A Virginia strangulation charge under Va. Code §18.2-51.6 is considered a violent crime and is a very serious offense. This is defined under Va. Code 18.2-51.6 as the knowingly, intentionally, and unlawfully (without consent) stopping the blood circulation or respiration by applying the pressure to the neck which causes a wound or bodily injury.
Proving a Strangulation Charge
To convict the Prosecutor must prove that the offender:
- Knowingly, intentionally and without consent
- Stops blood circulation or respiration
- By applying pressure to someone’s neck
- Causing wounding or bodily injury (generally interpreted to mean visible injuries).
Knowingly and Intentionally: The Prosecutor must prove that the offender knowingly and intentionally placed pressure to the neck of the victim AND that pressure stopped the blood circulation or respiration.
Without consent: The Prosecutor must prove that the pressure to the neck was not consensual to convict an offender of a strangulation charge.
Stopping Blood Circulation or Respiration: There must be proof that the offender stopped blood circulation or respiration of the victim by applying pressure to the neck.
Causing Wounding or Bodily Injury: There must be SOME physical injury to the victim to convict. However, the injury does not have to be permanent or significant to convict.

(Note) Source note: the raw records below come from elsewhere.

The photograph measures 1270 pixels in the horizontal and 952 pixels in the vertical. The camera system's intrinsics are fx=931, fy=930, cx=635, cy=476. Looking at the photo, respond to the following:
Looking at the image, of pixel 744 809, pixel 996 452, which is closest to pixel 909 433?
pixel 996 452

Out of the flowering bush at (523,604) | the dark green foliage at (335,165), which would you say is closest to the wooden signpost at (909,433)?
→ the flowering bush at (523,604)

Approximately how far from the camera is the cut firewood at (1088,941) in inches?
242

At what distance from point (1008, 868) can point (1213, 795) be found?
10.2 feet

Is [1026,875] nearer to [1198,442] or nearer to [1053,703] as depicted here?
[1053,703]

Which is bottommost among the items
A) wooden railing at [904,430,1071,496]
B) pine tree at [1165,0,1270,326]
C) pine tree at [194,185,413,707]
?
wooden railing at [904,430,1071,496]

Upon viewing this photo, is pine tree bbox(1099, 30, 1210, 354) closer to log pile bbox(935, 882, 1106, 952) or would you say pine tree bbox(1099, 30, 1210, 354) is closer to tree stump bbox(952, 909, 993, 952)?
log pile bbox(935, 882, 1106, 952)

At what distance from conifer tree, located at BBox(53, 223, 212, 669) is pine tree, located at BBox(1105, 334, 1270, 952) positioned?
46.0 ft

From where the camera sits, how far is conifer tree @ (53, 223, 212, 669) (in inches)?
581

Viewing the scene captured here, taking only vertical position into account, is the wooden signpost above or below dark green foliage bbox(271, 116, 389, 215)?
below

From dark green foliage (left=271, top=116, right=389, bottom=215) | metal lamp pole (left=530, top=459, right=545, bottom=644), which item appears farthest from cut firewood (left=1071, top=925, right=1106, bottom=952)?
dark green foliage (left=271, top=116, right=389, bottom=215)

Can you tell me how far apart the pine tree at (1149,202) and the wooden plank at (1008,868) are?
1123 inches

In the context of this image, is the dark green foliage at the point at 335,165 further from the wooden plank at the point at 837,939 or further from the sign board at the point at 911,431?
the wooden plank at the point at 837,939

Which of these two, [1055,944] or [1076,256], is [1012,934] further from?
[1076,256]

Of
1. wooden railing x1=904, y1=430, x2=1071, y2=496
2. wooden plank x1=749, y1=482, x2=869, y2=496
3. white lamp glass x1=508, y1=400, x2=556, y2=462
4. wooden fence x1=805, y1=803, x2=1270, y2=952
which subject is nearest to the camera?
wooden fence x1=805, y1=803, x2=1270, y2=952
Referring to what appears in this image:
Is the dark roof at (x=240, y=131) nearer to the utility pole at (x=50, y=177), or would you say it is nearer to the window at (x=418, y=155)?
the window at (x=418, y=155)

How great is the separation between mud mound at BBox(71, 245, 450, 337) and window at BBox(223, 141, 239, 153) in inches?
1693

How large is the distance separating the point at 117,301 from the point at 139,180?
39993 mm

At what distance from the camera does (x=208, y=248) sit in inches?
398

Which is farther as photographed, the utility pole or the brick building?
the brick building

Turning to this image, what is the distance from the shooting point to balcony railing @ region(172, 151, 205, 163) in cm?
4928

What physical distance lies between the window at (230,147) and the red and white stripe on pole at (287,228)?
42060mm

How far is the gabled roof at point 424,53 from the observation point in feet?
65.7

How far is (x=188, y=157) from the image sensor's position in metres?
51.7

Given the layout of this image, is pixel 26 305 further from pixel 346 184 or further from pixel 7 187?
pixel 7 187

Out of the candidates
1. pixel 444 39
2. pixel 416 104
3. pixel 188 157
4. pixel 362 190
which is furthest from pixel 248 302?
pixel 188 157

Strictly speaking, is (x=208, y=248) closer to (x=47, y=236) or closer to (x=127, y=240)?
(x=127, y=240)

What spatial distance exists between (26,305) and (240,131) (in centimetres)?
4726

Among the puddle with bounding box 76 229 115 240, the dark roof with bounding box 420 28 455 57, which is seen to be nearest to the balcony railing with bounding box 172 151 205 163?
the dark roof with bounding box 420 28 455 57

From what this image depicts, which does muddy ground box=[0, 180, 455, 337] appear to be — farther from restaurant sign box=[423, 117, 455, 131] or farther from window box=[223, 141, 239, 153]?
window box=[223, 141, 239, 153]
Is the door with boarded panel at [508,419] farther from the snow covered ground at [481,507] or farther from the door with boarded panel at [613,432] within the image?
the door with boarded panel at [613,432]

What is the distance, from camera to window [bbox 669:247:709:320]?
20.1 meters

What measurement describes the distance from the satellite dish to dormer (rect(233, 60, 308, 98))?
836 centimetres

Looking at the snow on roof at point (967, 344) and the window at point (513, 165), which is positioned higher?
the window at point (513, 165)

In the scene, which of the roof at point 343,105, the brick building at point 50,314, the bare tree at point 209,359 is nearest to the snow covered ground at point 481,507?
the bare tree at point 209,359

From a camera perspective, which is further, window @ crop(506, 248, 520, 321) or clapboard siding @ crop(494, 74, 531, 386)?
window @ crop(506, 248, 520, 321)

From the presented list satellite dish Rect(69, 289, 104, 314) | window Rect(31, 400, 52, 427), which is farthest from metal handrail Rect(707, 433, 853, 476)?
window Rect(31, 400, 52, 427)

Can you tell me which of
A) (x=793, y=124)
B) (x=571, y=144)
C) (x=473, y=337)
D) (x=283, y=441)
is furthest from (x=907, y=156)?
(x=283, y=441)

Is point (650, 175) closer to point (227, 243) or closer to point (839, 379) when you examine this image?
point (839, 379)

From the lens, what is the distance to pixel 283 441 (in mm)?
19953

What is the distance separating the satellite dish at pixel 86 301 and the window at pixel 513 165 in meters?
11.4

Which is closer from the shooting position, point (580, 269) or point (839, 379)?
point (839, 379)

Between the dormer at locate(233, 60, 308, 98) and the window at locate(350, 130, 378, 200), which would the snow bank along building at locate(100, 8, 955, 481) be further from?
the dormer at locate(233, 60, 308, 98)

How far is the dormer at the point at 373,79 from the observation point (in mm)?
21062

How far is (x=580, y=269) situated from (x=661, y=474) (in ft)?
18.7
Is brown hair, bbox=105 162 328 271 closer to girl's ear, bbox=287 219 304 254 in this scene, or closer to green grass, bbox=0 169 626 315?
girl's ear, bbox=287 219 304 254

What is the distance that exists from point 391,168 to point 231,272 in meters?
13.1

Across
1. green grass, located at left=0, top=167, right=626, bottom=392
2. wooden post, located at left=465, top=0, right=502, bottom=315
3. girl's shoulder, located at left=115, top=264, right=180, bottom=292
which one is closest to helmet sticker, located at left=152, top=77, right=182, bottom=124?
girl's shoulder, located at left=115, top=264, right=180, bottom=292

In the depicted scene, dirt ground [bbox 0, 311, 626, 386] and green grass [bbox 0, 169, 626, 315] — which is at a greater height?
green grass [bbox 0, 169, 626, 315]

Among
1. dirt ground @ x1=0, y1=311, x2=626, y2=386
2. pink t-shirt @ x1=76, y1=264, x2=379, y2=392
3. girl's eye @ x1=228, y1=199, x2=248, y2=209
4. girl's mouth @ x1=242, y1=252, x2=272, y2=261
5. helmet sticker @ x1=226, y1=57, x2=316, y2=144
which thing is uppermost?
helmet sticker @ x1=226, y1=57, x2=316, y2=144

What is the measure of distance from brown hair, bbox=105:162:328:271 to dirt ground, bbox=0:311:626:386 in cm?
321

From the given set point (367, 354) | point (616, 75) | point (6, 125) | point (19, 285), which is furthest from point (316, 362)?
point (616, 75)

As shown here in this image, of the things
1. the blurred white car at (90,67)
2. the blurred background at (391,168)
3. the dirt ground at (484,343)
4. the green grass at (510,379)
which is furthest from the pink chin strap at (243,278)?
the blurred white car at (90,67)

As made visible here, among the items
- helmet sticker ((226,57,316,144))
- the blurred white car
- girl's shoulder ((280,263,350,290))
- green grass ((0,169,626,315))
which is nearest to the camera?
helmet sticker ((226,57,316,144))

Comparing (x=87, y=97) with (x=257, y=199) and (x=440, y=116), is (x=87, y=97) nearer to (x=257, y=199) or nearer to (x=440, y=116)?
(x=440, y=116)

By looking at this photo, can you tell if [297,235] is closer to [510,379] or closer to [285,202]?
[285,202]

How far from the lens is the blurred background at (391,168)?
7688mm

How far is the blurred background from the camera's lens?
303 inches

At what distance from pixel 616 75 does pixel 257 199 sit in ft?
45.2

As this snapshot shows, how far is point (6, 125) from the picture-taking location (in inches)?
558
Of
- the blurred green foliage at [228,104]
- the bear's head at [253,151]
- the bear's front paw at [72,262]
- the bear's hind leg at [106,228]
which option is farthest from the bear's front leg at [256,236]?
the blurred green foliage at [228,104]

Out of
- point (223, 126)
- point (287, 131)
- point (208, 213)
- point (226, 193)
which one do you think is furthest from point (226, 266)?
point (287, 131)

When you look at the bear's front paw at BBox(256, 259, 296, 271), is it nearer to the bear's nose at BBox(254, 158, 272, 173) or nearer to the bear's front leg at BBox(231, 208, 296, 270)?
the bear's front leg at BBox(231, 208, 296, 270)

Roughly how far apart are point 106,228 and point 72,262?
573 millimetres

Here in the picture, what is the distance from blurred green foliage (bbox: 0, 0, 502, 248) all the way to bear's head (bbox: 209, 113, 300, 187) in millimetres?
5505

This is a class Class 6 Felony.
- It is punished with 1-5 years in prison and
- a fine up to $2,500.
- It can also be punished with up to 12 months in jail and a fine of up $2,500
Virginia Code 18.2-51.6. Strangulation of another; penalty.Any person who, without consent, impedes the blood circulation or respiration of another person by knowingly, intentionally, and unlawfully applying pressure to the neck of such person resulting in the wounding or bodily injury of such person is guilty of strangulation, a Class 6 felony.